Ensure each version is shown to similar, representative samples so results reflect your target population.

7

Evaluate Results and Choose a Winner

Use the metric defined in your objective (for example, data quality, completion rate, or opt-out rate).

Completion rate

RapidPro provides a completion rate for each flow, displayed as a percentage. Completion rate shows how many contacts entered the flow and how many completed it successfully.

Comparing completion rates is often the simplest and most reliable way to assess effectiveness.

[CAPTURE: Flow Results displaying run counts and completion percentages for two flow versions.]

Important: Always compare results using the same timeframe and audience size.

Tip: Even small improvements can have a large impact when scaled to thousands of contacts.

Common Issues

My A/B test results are hard to interpret

Cause: The objective or success metric was not clearly defined, or multiple variables were changed at once.
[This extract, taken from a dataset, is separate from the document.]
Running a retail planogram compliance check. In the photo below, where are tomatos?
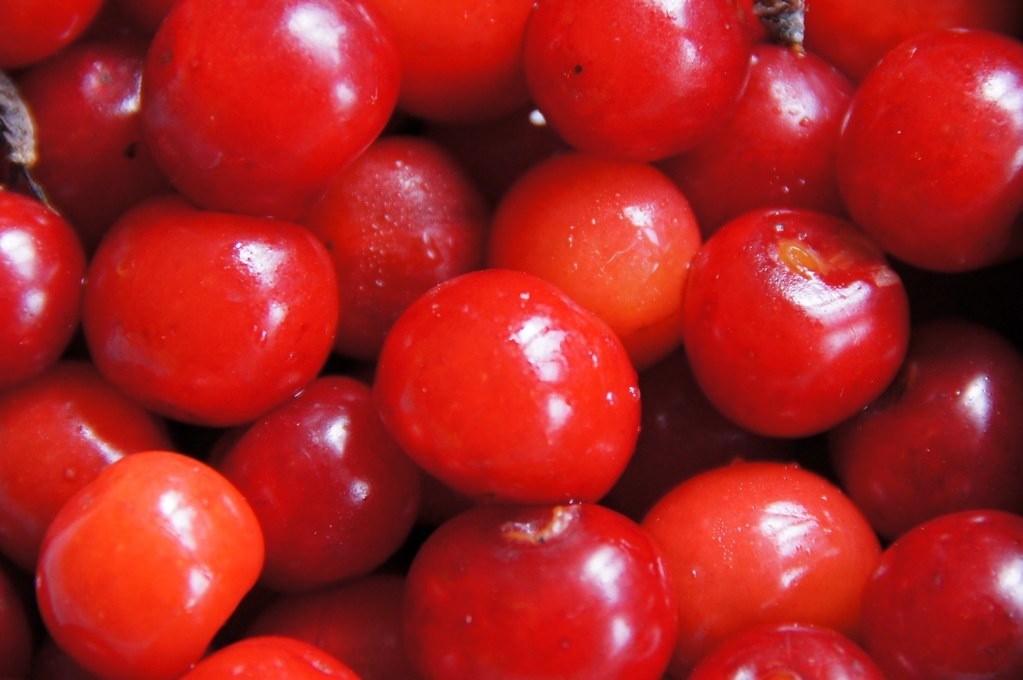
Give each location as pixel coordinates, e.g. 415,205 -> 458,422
0,0 -> 1023,680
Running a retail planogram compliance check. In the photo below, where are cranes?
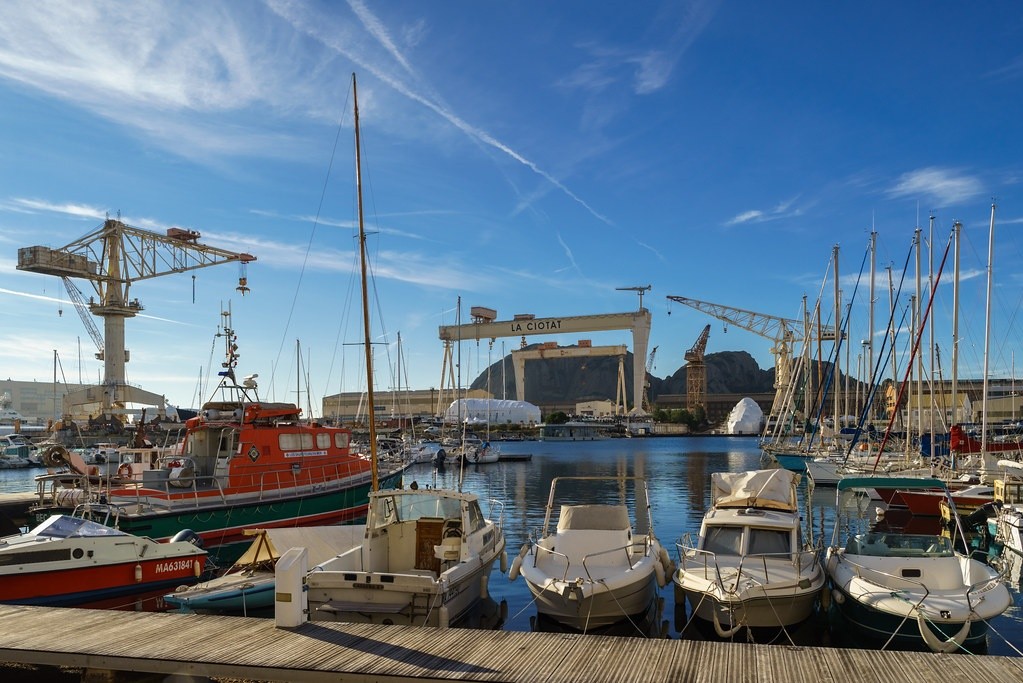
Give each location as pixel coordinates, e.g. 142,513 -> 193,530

Fix: Define one primary metric (e.g., completion rate), test one variable at a time, and keep the rest identical.

One version received much more traffic than the other

Cause: The split was not configured evenly, or contacts were routed by additional logic after the split.

Fix: Use Split Randomly with equal distribution and avoid adding additional filters that bias one path.

Completion rates look different, but the test sizes are not comparable

Cause: Results were compared across different time windows or unequal audience sizes.

Fix: Compare the same timeframe and ensure both groups have similar sample sizes before concluding.

Contacts behave differently in production than in the simulator

Cause: Simulator testing does not reproduce real-world timing, carrier constraints, or natural contact behavior.

Fix: Run A/B tests on live channels with representative contacts and allow enough time for natural engagement.

Results improved, but I’m not sure the change is worth scaling

Cause: The improvement may be small or inconsistent across segments.

Fix: Validate against your hypothesis, consider operational impact, and rerun tests if needed before scaling broadly.